[mythtv-users] How is this pricing possible?

John Drescher drescherjm at gmail.com
Wed Feb 23 22:58:53 UTC 2011


On Wed, Feb 23, 2011 at 5:50 PM, Alex Butcher <mythlist at assursys.co.uk> wrote:
> On Wed, 23 Feb 2011, Rob Smith wrote:
>
>> On Wed, Feb 23, 2011 at 2:26 PM, Alex Butcher <mythlist at assursys.co.uk> wrote:
>>> That's probably because some of those raw values are actually multiplexed
>>> values, and you need to use a binary mask to demultiplex the different
>>> original attributes:
>>>
>>> <http://forums.seagate.com/t5/Barracuda-XT-Barracuda-and/Interpret-Raw-SMART-Data-Read-Error-Rate-amp-HardWare-ECC/m-p/45617#M18267>
>>>
>>> Best Regards,
>>> Alex
>>
>> I just don't trust a random forum user over Seagate's official
>> knowledge base.
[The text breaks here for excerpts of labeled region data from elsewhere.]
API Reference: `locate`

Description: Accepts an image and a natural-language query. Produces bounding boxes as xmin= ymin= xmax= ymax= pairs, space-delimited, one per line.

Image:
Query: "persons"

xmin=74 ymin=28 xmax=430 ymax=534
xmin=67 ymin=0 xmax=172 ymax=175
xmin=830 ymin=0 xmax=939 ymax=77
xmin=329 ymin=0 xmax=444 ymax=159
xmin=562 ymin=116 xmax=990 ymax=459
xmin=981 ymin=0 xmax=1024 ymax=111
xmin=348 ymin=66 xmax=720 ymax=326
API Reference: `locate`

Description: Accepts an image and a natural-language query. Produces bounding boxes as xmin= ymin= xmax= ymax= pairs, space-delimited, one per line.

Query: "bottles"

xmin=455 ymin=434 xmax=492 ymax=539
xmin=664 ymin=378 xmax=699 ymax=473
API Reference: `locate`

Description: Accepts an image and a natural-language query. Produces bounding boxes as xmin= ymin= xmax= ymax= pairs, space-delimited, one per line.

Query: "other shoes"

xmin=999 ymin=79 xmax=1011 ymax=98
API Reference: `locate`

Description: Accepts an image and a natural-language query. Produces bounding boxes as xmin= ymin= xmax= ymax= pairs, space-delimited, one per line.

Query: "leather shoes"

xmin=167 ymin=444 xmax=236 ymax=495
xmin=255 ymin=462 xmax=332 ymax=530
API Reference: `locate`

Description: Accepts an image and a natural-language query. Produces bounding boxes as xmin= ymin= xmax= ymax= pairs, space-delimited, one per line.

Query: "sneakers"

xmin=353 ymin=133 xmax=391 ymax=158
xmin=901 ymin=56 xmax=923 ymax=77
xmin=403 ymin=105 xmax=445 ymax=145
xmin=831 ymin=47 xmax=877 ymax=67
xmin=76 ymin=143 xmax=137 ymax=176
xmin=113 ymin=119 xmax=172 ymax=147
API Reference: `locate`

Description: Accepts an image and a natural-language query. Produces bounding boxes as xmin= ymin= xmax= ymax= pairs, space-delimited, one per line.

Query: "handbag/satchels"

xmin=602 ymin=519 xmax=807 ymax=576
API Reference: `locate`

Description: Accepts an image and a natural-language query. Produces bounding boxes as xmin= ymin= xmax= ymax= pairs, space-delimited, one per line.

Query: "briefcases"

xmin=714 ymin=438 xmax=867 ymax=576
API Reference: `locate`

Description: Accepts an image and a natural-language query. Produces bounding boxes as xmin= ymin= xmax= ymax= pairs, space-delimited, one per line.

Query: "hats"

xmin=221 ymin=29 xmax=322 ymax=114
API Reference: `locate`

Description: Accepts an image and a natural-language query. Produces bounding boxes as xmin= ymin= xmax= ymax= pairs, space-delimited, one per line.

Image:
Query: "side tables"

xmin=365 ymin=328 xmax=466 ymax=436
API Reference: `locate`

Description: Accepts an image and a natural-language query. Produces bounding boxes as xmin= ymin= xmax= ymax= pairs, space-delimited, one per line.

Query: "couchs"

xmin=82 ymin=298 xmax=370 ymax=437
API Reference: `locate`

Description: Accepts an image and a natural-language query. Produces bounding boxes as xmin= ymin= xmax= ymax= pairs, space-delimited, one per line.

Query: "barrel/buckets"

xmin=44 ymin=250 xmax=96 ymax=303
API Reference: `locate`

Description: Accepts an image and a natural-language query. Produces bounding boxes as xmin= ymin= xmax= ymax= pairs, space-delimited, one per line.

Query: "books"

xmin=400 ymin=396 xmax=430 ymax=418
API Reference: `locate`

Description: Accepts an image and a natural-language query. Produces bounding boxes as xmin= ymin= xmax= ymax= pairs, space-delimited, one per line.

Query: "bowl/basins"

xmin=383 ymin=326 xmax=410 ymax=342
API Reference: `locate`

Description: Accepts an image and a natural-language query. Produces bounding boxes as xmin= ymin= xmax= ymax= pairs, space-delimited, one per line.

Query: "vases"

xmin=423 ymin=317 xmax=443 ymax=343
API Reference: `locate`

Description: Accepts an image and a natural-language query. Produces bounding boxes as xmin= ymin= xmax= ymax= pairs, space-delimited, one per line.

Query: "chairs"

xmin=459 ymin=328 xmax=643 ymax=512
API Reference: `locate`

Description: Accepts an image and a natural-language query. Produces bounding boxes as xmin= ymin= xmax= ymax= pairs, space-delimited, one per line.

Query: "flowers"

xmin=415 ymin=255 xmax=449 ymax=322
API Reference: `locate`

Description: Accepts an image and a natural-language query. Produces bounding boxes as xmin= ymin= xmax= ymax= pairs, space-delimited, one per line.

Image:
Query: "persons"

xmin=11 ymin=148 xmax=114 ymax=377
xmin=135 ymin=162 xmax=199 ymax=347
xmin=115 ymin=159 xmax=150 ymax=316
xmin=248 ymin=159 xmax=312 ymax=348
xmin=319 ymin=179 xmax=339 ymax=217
Sorry.
>
> Well, as I wrote previously, you don't really need to - just compare the
> cooked value against the threshold.  If it's less than the threshold, the
> attribute is considered to be in a 'failed' state, and the official Seagate
> tool should confirm this - if necessary - for warranty purposes.
>
> The raw values are only really useful for Seagate and out of curiosity for
> the likes of us ("how failed is my drive?  a) barely b) somewhat c)
> totally screwed!")
>

Hmmm. For all 4 manufacturers, I only look at raw values and pretty
much ignore the thresholds and cooked values.. At work I have nagios
monitoring dozens of drives for several different raw values so I get
alerts on my desktop a few minutes after one of these changes. When I
see things like reallocated sectors growing daily/weekly I kick the
drive out of whatever raid5/6 array it is in and then test it with a 4
pass badblocks r/w test. If the numbers change drastically after this
I repeat and most of the time after that the drive will be bad enough
to fail the manufacturer tools. Then I RMA the drive.